— START Rows —

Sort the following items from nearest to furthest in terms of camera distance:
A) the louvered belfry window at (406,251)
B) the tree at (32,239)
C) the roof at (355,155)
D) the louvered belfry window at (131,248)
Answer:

— END Rows —

▸ **Exercise details**: Transcribe all of the material exactly. Omit nothing.

▸ **Full solution**:
Sort the following items from nearest to furthest in terms of camera distance:
A) the louvered belfry window at (406,251)
B) the tree at (32,239)
C) the roof at (355,155)
D) the louvered belfry window at (131,248)
Answer:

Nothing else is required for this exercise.